─── Texto de origem ───

'Ninguém acreditaria': ela faz sucesso mostrando tesouros achados no lixão
"Olha o 'achadinho' de hoje, pessoal." É assim que Roseli Ferreira Alves, 39, de sorriso no rosto, inicia seus vídeos divulgados nas redes sociais.
A frase seria comum para quem caça acessórios e vestimentas em brechós, por exemplo, mas além de peças do vestuário, ela vai salvando comidas, eletrônicos, perfumes e vários itens que encontra diariamente na estação de transbordo de lixo de Miracatu (SP), a 137 km da capital.
Em meio a uma montanha de sacos plásticos e uma multidão de urubus, Roseli coleciona achados e também seguidores — já são 901 mil no TikTok e 804 mil no Instagram.
Além de relógios, utensílios de beleza ainda lacrados e até uma peça inteira de carne pesando 4 kg, ela diz já ter encontrado coisas que mantém em segredo porque "ninguém acreditaria se ela mostrasse tudo o que vê".
Ao longo dos anos em que frequenta o transbordo, local onde resíduos são despejados até serem transportados por caminhões maiores a um aterro sanitário, a influenciadora conta que nem tudo que localiza é agradável.
Os "piores" achados são cachorros, gatos e outros animais mortos. "Não faço vídeo de tudo que a gente acha porque é muita coisa. Tem gente que pensa que é mentira. Então tem coisa que a gente não mostra mesmo."
Fico com dó [de ver tanta comida boa jogada no lixo] porque, se você pedir um prato de arroz para sustentar sua família, eles [comerciantes] não dão. Chamam de 'vagabundo', dizem que a gente 'não tem vontade de trabalhar', mas aí pegam e jogam a comida fora. Dono de mercado é a mesma coisa: diz que não pode doar, mas tem vezes que joga um carro [cheio] de coisa fora.

─── Entradas do conjunto ───

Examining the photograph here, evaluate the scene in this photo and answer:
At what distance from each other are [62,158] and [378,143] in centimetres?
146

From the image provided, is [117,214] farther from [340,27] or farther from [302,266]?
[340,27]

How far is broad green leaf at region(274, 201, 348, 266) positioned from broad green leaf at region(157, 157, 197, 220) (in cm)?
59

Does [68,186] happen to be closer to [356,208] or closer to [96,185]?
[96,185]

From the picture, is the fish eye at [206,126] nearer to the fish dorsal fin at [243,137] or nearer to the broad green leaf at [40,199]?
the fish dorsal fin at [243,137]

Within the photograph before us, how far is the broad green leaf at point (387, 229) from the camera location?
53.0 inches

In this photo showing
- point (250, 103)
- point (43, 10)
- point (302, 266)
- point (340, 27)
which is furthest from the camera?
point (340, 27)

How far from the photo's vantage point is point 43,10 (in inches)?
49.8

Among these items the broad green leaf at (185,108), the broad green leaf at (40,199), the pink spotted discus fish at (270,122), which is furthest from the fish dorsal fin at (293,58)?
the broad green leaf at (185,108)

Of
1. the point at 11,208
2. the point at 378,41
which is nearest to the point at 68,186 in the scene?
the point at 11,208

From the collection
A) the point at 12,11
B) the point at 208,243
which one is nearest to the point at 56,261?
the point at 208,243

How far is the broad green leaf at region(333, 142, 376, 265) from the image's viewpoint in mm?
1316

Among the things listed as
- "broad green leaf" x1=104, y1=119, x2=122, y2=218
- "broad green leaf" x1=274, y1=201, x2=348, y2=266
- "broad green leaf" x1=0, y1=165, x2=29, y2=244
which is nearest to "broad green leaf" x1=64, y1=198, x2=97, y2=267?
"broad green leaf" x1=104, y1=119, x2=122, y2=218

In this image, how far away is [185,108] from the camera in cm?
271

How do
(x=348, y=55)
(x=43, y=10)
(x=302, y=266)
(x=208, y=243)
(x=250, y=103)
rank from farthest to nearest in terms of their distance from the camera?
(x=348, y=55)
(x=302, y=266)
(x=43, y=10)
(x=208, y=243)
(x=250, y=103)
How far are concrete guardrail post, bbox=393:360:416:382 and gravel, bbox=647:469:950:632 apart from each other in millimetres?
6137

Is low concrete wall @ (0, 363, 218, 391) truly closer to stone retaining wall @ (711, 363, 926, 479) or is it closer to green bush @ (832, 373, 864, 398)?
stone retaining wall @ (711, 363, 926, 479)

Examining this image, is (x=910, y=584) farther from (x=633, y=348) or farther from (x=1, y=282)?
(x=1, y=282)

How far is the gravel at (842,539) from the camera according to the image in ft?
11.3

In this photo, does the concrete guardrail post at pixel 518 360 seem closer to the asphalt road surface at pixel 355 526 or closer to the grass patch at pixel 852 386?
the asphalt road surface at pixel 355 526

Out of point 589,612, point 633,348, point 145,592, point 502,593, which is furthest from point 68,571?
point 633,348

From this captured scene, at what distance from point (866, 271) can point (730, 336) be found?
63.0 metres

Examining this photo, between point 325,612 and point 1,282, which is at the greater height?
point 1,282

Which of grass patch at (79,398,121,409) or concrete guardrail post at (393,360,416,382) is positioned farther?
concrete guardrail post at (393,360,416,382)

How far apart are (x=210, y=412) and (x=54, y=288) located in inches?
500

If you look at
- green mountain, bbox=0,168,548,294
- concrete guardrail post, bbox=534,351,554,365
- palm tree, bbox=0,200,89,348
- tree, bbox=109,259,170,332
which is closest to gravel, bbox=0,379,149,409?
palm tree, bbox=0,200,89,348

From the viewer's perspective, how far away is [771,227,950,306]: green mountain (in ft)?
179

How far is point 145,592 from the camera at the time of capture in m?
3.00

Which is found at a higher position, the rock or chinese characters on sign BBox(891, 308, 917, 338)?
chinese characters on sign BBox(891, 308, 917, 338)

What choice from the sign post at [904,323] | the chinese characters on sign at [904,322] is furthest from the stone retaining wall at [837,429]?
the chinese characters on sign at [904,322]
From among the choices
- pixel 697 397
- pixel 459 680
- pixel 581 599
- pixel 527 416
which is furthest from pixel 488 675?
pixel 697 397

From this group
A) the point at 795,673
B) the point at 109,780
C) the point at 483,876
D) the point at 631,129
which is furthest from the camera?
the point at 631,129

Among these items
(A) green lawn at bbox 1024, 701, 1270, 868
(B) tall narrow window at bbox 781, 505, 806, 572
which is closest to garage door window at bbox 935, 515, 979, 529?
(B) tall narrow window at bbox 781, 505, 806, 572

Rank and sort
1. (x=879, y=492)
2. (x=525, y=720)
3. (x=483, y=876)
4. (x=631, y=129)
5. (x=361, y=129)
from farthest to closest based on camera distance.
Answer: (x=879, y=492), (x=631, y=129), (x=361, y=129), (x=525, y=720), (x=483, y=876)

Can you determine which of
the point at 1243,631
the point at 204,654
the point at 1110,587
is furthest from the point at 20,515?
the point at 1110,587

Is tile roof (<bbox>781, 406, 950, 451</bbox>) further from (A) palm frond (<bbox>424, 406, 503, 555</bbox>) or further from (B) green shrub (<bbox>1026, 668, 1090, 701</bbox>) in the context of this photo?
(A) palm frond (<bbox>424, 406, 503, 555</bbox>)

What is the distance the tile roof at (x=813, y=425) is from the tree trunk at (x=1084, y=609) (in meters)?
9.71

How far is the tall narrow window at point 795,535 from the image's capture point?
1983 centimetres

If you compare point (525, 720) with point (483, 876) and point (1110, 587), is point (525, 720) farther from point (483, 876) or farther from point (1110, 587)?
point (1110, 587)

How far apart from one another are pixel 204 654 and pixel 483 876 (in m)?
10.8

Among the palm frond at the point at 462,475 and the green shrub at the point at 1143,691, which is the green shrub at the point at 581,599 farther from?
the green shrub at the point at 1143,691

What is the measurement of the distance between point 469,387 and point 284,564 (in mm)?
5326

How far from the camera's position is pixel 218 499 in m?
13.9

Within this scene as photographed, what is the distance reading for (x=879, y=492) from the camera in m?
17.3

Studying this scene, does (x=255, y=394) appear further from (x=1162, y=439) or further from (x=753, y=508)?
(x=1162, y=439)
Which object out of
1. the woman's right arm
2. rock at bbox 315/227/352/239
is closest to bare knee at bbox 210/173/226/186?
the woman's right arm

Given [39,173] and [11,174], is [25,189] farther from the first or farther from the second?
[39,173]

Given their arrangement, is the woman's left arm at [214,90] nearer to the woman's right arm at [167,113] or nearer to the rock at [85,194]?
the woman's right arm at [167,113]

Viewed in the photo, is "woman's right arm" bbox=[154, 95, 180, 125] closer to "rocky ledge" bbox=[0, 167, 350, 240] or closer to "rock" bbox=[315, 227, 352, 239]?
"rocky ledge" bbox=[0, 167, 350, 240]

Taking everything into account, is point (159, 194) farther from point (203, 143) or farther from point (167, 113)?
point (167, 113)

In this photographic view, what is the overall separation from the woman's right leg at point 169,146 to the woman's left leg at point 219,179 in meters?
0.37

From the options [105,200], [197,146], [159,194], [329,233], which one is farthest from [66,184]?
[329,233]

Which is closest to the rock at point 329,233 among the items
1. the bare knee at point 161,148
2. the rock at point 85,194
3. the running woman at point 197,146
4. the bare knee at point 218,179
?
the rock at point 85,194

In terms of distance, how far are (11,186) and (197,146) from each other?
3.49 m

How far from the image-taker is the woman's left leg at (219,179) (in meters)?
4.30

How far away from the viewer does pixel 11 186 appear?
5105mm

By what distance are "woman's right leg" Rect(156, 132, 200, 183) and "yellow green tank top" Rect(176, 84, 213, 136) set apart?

───

Tarefas a cumprir:
1. Reescreva o trecho da reportagem que vai de "A frase seria" até "mil no Instagram.", trocando "Miracatu" por "Juquiá".
2. Segundo a reportagem, quantos seguidores Roseli tem no Instagram?
As linhas foram tiradas de uma fonte distinta.

Respostas:
1.
A frase seria comum para quem caça acessórios e vestimentas em brechós, por exemplo, mas além de peças do vestuário, ela vai salvando comidas, eletrônicos, perfumes e vários itens que encontra diariamente na estação de transbordo de lixo de Juquiá (SP), a 137 km da capital.
Em meio a uma montanha de sacos plásticos e uma multidão de urubus, Roseli coleciona achados e também seguidores — já são 901 mil no TikTok e 804 mil no Instagram.

2. Ela tem 804 mil seguidores no Instagram.